Comparison manual and nonlinear fit method on the I-V curve of an organic solar cell, ITO/CuPc/PTCBI/Ag [22], is shown in Figure 5. Not only silicon solar cell but also organic solar cell parameters can be extracted using nonlinear fit using orthogonal distance regression. Table 1 shows the result of comparison of any extracted method and the previous work.

Figure 5: I-V curve fit on an organic solar cell based on ITO/CuPc/PTCBI/Ag: (a) manual method and (b) nonlinear curve fit.

The comparison manual and nonlinear curve fit applied to other organic solar cell-based p-type NiO, glass/ITO/NiO/P3HT: PCBM/LiF/Al [23], is shown in Figure 6. It shows suitability between the experimental data and nonlinear fit.

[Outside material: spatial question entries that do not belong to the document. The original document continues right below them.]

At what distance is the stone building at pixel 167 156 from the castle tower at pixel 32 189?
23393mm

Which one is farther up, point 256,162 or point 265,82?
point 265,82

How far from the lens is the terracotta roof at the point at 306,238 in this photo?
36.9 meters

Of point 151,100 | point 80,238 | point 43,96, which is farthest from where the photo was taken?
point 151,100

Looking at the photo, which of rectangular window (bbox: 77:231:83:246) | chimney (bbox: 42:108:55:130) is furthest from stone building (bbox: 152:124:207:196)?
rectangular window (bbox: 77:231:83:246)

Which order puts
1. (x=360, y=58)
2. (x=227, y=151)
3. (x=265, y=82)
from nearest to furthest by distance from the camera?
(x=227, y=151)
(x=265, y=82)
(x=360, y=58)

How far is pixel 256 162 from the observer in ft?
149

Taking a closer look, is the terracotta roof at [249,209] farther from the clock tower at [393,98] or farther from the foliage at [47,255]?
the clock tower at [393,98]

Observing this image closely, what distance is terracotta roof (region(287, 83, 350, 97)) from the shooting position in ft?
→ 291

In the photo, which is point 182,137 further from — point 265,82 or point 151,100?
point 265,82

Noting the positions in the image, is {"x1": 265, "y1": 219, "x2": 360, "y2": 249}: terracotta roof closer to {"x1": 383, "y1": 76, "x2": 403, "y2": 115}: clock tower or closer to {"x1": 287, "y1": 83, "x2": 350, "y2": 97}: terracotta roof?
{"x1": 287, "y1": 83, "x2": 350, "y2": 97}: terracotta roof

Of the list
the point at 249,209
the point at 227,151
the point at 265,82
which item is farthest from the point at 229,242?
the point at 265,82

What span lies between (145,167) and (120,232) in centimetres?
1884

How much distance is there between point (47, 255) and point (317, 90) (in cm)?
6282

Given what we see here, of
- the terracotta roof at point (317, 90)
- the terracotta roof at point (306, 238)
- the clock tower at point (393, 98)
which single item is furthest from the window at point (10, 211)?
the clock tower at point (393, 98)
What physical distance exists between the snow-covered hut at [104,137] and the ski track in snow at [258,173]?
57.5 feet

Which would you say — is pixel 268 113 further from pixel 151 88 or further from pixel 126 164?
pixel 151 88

Figure 6: Organic solar cell based on p-type NiO: (a) manual method and (b) nonlinear curve fit.
3.3. Application to Perovskite Solar Cell

Not only silicon and organic solar cells but also a perovskite solar cell I-V curve can be used to compare the manual and nonlinear curve fit based on the Shockley equation. Figure 7 shows the comparison between experimental data and fitting method on a perovskite solar cell. Table 1 shows the result of the fitting method for perovskite solar cell parameters. The parameter of PSC can be used to upgrade solar cell conversion efficiency based on mesoporous TiO2 and CH3NH3PbI [9].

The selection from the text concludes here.